Why Was Peru’s President Impeached?
The impeachment of President Pedro Castillo Terrones marks Peru’s latest political crisis. As violent protests extend into their second week, what’s in store for the Andean nation?
Why was Peruvian President Pedro Castillo Terrones ousted?
On December 7, hours before a third attempt to impeach him, Castillo announced his plans to dissolve Congress and install an emergency government that would rule by decree. He also called for new legislative elections. The move, widely condemned as an attempted autogolpe (Spanish for “self-coup”), prompted a slew of resignations from cabinet members and top government officials. Peru’s military and police forces called his actions unconstitutional and refused to support them. After attempting to seek asylum at the Mexican embassy in Peru’s capital, Lima, Castillo was arrested on charges of conspiracy and rebellion before lawmakers successfully impeached him. He could face up to twenty years in jail.

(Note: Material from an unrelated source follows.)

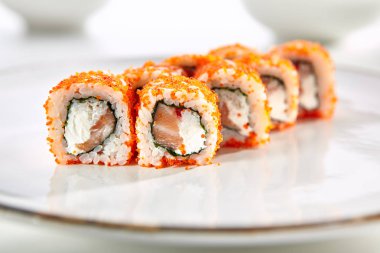 Restoranda nefis Asya menü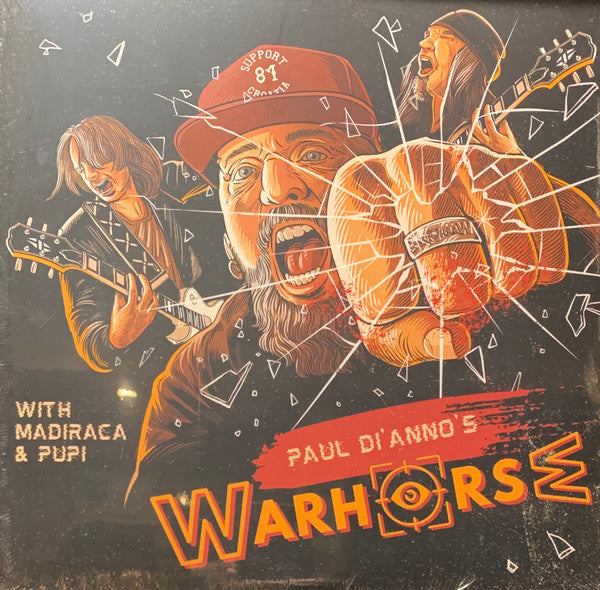 Paul Di'Anno's Warhorse - secondary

He was succeeded by his vice president, Dina Boluarte Zegarra, making her Peru’s first female head of state and the country’s sixth president in as many years. A lawyer by trade, she was a member of Castillo’s Free Peru party until earlier this year and has criticized his attempt to consolidate power.
How did Peru get here?
Castillo’s impeachment just eighteen months after his inauguration marks Peru’s latest in a long string of political crises. A former rural schoolteacher and union leader, Castillo ran on a Marxist and nationalist platform, promising to raise taxes on the rich, nationalize Peru’s massive mining industry, and rewrite the country’s constitution. He has drawn most of his support from poor farmers and Indigenous communities who feel ignored by the political elite. “Around 30 percent of the population, mainly in the Andes and the south, have long felt disaffected and neglected, and they identify with Castillo and see him as a victim of ‘Lima’ and a ‘white elite,’” writes the Economist’s Michael Reid.

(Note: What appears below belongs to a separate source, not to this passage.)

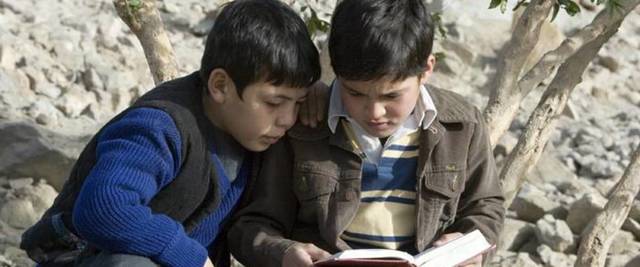 Amir finds out that Hassan is his half brother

After taking office, Castillo faced accusations of corruption and opposition from the majority of lawmakers over his radical proposals. His Free Peru party, while the biggest single faction in Congress, holds only 37 of 130 total seats. This political fragmentation has made it difficult to pass legislation, and it led to the two previous failed impeachment attempts.
For many observers, Castillo’s latest actions are reminiscent of a long history of conflict between legislatures and presidents, both in Peru and across Latin America. Former Peruvian President Alberto Fujimori, for instance, ruled as a dictator for nearly a decade after his 1992 autogolpe, which had the military’s support. Fujimori and several other former Peruvian presidents have likewise faced investigations or imprisonment for alleged corruption.
How have Castillo’s supporters reacted?
Since Castillo’s arrest, violent protests by his supporters have erupted across the country, leading to a rare national declaration of emergency. The demonstrators, who see Castillo’s removal as illegitimate, have set up blockades in and around major cities, including the capital. Some have set fires and staged attacks on police stations and television network operations. Backed by the country’s largest federation of labor unions and its largest association of Indigenous people, they are calling for Castillo’s release, the dissolution of Congress, and fresh elections. More than twenty people have been killed in the unrest, and human rights groups such as Amnesty International have urged police to refrain from using excessive force.
Boluarte’s thirty-day state of emergency curtails some constitutional rights, including the rights to assembly and freedom of movement across the country. The government has also deployed the military to protect strategic infrastructure, such as airports, hydroelectric plants, and judicial buildings, arguing that the ongoing disruption could cost certain sectors upward of tens of millions of dollars per day. Even before the current turmoil, international credit rating agency Fitch had downgraded Peru’s credit outlook over concerns that the country could default on its foreign currency debt payments.
Efforts are underway to defuse the situation, but they are slow-moving. The Supreme Court has denied Castillo’s appeal for release, and Congress has rejected Boluarte’s proposal to move forward general elections, originally scheduled for 2026, to December 2023. In addition to seeking a new election, Boluarte has said she also supports constitutional reform, though details are scarce. Meanwhile, international pressure is building: the presidents of Argentina, Bolivia, Colombia, and Mexico, a grouping of left-wing leaders, have denounced Castillo’s removal and subsequent detention, citing violations of international human rights law.
But even if new elections are held, they may not appease Castillo’s supporters. “The fundamental problems driving the unrest will not go away: an abysmal gap remains between the powerful capital Lima and much of the rest of the country which identified with Castillo,” writes the Guardian’s Dan Collyns.